The Biomedical Research Building, CWRU

Cleveland, Ohio

The Arts' laboratory in Cleveland is located on the 10th floor of the Biomedical Research Building and is well equipped with all the instrumentation required for molecular virology studies. In addition, the Center for AIDS Research at CWRU provides additional infrastructure including a biosafety level 2 and 3 laboratory.

The Arts' laboratory is currently funded by grants from the NIAID and NICHD, NIH. We currently have two post-doctoral fellows, two research assistants, and four graduate students but this number continues to fluctuate. Collaborations have been established with several research groups around the world including Dr. Solomon at the National AIDS Center in Argentina, Drs. Holmes and Prof. Phillips at University of Oxford, Dr. Mullins and a team of scientists at University of Washington, Dr. Vanham at the Institute of Tropical of Medicine in Antwerp, Belgium. However, our closest interactions are with the Joint Clinical Research Centre in Kampala, Uganda (Dr. Peter Mugyenyi, Director and Dr. Cissy Kityo, Research Coordinator).

General Research Interests
Heterogeneity of human immunodeficiency virus type 1 (HIV- 1) has a significant impact on viral fitness, disease progression in the patient, emergence of drug resistance, and development of an effective vaccine. Although encompassing a broad range of topics, all of our research projects are related to HIV-1 genetic diversity.
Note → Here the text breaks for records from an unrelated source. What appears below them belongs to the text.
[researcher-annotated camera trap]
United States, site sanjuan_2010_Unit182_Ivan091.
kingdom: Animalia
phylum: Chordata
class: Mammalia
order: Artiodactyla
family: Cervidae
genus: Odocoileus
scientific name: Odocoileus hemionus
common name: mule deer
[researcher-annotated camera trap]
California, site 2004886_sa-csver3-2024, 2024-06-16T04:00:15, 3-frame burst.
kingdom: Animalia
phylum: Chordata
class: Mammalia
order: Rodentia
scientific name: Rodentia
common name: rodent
We have recently observed that the replicative capacity or fitness of HIV-1 is very strong predictor of disease progression. HIV-1 fitness and diversity appears to increase during disease, which suggests the Red Queen Hypothesis may be in play.
Several divergent HIV subtypes co-circulate in throughout the world. We now have evidence that subtype C, which dominates the HIV-1 epidemic may actually be less fit. This observation provides evidence for HIV-1 attenuation in the epidemic.
As part of a program project, we are testing the anti-HIV activity of beta chemokine analogs (e.g. AOP-RANTES). This project involves testing these drugs against divergent, primary HIV- 1 strains, isolated throughout the world. We are trying to characterize the mechanism of inhibition by these chemokine analogs by studying HIV-1 binding to CD4 and CCR5. A beta chemokine analog may be employed as vaginal viricide to prevent HIV infections in developing countries.
Treatment with antiretrovirals results in the emergence of drug resistant HIV- 1 isolates. In many instances, these drug resistant isolates may pre-exist and even predominate in the intrapatient HIV population prior to treatment. We are studying the baseline and emergence of drug resistant HIV- 1 isolates in HIV-infected Ugandans.
Co-infection of a human host with two different strains of HIV-1 will lead to recombination. In parts of the world where two subtypes co-circulate, intersubtype HIV-1 recombinants are becoming prevalent and hampering the development of effective HIV-1 vaccines. Our studies focus on the molecular mechanisms involved in intersubtype HIV-1 recombinations as well as the fitness of these recombined isolates

Mailing address:

Division of Infectious Disease
Biomedical Research Building, Room 1010
Case Western Reserve University School of Medicine
10900 Euclid Ave.
Cleveland, OH 44106

The CWRU-JCRC Virology Laboratory

Kampala, Uganda

CWRU-JCRC Virology laboratory in Kampala, Uganda

Location and structure
This virology laboratory was established in 1999 with support from the Fogarty International AIDS Training Program, the Center for AIDS Research, and NIH grant funds from Dr. Arts. The laboratory is located at the Joint Clinical Research Centre, a medical clinic and center directed by Dr. Peter Mugyenyi and supported by the Ugandan Ministry of Defense, Ministry of Health, and Makerere University. This state-of-the-art laboratory is equipped with instrumentation for molecular biology studies including an automated sequencer, PCR thermocyclers, and gel electrophoresis equipment.

Currently, the laboratory employees an on-site director, Korey Demers and two research assistants, Fred Kyeyune and Stanley Bulima.

General Research Interests
The research interests of this laboratory basically mirrors the overall objectives of the Arts Laboratory. However, this laboratory also performs various clinical assays including viral loads.